Our Stigma of Addiction

Original image via Bing Creative Commons, courtesy of Cinezapping.com

Ever since Philip Seymour Hoffman’s death, the world has been in an uproar over the mess our country is in when it comes to drug addiction. How did the addiction problem get to the point of competing with Cancer as one of the top deaths in the United States?

On the east coast, there are several states where heroin addiction is the most used drug reported when a client enters rehab. Not alcohol, not pot or coke. It is opiates and heroin. Even death rates have grown over the past ten years due to the increase of heroin and prescription drug abuse.

Should we be blaming anyone? Maybe you feel the doctors are to blame? Do you think that addiction is a character flaw?

Before my son entered his stay in the long term rehab, a few years back, I had been battling with the stigma of his addiction. Embarrassment was what I had been taught to feel over such a topic. I thought I was a terrible mother for having a child become an addict. So I wanted to start blaming the doctors for his problem and everyone else for that matter. The doctors had turned my son into a bad person.

Well, that’s not actually how it is.

Our country needs to change its perception the same way they changed their perception about slavery, women’s rights, and the gay rights movement. If the perception changed for our attitudes about addicts, perceptions of our addicts would begin to change too. They search for relentless compassion and understanding and can never seem to find it unless they are in the room of fellow addicts who are trying to overcome their similar needs. We need to remove the stigma from addiction. Addicts are not evil people. They never were bad people before they began using. It is the chemical entering their bodies that made it hard for their brains to think correctly, making it hard for them to make sound choices.

The perception for Recovery from addiction needs to change too. They have to work at their recovery on a daily basis, and it will be a struggle for the rest of their lives.

Our nation must first learn compassion toward our addicts in order to help them want to seek recovery. Most are too ashamed to admit they have a problem, causing a vicious cycle.

They can’t admit they need help; therefore, they don’t have a problem. This makes things spiral down more and more over time. Using is a game of roulette, gambling their life away. At any given moment, they could take that one dose that ends their life.

When my son was young he was a truly talented kid. He listened when he was told to do something. Even in school, he was a grade A student.

Then things changed almost overnight. He started keeping friends with a rough crowd. That is misery keeping company with misery. Next he wouldn’t do as he was told and began behaving as that of a delinquent. His grades fell, and next came the life of crime.

His life depicted a downward spiral filled with embarrassment and shame for him and for me.

When he entered his rehab program, things began to change. Not only was he educated about his addiction, but I was, as well. Both of our perceptions began to change from that moment on. Just by this change of how I viewed his emotional stability and his mental health due to his drug usage I began to learn compassion.

__INFORMATION SUPPLIED__
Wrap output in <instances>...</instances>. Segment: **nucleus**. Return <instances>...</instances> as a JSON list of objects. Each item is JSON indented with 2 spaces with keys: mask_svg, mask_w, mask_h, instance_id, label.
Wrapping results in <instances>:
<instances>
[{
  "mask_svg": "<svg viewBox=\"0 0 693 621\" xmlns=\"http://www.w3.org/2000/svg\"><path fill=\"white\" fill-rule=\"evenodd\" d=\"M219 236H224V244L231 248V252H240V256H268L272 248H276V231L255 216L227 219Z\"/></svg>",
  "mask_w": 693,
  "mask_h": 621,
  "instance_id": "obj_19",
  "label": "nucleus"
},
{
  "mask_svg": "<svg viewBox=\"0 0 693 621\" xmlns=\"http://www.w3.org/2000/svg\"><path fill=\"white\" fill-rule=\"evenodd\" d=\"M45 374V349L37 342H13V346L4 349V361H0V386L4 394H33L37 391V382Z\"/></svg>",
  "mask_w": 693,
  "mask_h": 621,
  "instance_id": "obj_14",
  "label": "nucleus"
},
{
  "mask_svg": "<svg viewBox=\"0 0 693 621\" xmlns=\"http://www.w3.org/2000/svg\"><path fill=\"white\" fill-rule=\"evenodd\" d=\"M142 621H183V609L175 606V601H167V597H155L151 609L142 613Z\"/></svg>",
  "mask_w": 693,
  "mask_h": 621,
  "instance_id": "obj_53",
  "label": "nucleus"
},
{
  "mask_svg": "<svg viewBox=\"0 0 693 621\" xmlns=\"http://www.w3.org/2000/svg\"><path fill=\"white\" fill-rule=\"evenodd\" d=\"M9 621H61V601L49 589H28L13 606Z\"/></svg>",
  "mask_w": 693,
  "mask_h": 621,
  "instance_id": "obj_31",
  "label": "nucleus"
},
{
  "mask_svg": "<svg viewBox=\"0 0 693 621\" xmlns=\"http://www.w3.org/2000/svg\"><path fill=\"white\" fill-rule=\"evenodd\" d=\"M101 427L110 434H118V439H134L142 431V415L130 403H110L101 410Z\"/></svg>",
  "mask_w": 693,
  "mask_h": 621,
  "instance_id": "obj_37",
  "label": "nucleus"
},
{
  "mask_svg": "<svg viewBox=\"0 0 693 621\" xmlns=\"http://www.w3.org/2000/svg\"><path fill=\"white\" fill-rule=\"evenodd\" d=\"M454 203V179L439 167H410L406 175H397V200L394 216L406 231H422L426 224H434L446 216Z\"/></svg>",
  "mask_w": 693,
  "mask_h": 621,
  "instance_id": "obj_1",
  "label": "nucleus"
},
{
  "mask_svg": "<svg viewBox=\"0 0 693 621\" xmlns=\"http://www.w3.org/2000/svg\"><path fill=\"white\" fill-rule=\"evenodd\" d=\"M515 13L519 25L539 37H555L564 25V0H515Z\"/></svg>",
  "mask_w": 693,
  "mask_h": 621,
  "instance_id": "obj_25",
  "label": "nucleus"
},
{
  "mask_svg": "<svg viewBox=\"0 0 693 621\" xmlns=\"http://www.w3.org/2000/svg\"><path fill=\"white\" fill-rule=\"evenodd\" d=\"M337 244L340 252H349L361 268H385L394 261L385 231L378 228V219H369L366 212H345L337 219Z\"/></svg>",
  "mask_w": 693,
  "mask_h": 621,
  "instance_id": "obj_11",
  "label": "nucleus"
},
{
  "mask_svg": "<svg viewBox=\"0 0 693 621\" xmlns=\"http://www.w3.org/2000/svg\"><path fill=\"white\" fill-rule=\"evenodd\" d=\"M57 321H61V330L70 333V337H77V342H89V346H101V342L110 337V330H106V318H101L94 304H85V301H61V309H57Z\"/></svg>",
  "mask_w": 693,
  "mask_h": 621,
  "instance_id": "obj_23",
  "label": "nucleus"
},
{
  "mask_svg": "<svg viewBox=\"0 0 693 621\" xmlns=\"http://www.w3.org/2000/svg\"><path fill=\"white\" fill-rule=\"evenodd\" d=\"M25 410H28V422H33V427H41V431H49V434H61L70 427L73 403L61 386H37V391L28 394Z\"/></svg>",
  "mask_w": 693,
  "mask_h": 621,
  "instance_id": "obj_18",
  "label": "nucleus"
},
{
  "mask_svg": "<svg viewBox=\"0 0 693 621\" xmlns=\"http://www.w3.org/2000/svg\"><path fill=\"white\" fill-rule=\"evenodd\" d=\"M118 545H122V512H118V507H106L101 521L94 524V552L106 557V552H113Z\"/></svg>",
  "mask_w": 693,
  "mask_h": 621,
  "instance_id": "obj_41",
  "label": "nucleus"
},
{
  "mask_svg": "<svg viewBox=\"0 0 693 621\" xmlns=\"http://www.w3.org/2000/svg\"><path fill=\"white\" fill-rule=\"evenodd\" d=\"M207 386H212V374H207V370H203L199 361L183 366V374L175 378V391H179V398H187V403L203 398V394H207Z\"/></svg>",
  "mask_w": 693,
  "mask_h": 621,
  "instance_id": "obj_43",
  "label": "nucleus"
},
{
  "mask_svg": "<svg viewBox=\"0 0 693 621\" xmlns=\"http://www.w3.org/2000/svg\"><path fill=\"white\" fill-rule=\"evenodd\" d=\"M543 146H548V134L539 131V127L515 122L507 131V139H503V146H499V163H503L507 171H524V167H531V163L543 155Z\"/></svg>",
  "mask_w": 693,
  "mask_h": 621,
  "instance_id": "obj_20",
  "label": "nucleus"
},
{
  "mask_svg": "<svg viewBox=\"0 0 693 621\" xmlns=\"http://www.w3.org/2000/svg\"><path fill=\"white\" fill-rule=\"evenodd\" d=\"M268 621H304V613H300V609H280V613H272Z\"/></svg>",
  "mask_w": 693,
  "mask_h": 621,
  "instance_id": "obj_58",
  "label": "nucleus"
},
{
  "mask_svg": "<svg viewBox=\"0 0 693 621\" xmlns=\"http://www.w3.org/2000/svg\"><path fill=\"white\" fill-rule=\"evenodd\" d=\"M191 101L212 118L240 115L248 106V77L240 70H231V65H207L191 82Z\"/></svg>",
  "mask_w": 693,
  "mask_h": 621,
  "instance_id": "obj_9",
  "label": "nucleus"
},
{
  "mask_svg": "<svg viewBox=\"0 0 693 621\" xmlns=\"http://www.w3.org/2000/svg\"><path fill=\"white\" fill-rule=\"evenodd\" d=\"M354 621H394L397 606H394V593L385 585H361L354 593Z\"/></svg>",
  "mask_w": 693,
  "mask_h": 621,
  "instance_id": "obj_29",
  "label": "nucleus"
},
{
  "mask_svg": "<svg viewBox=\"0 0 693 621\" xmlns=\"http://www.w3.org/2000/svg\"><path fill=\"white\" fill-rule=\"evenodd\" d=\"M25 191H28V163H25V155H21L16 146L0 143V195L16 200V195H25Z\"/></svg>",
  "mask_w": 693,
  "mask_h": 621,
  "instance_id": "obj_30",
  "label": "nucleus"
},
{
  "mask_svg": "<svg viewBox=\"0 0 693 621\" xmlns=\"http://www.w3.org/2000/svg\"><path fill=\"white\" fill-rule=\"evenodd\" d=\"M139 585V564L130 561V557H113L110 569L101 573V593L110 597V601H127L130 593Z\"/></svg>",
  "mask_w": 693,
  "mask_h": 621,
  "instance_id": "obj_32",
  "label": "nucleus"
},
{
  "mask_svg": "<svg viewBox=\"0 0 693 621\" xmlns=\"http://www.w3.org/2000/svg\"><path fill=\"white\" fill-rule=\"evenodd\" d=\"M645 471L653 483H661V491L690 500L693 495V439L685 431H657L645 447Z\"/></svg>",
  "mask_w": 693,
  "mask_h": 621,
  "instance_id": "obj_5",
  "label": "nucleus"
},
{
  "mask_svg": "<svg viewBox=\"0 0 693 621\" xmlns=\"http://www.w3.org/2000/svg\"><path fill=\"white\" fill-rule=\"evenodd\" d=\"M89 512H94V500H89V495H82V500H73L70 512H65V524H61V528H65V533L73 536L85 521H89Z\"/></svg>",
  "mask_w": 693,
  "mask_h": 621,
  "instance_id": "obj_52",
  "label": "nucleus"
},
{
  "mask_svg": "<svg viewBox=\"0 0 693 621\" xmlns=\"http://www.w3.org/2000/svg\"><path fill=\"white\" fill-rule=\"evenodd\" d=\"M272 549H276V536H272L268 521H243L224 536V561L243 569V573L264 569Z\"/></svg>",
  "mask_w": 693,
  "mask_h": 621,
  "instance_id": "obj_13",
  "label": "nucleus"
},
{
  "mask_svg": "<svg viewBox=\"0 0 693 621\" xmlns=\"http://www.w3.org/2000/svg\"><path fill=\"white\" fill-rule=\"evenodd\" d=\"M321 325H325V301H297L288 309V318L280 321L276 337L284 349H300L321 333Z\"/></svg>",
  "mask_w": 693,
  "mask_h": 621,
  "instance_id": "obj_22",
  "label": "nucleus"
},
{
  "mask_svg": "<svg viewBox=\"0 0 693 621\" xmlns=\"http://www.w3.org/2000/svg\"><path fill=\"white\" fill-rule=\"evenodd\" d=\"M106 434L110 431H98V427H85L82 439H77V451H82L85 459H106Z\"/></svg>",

__WHAT THE TASK REQUIRES__
Reproduce the passage of the addiction stigma text from "Then things changed" up to and including "and for me.", word for word.

__WRITTEN REPLY__
Then things changed almost overnight. He started keeping friends with a rough crowd. That is misery keeping company with misery. Next he wouldn’t do as he was told and began behaving as that of a delinquent. His grades fell, and next came the life of crime.

His life depicted a downward spiral filled with embarrassment and shame for him and for me.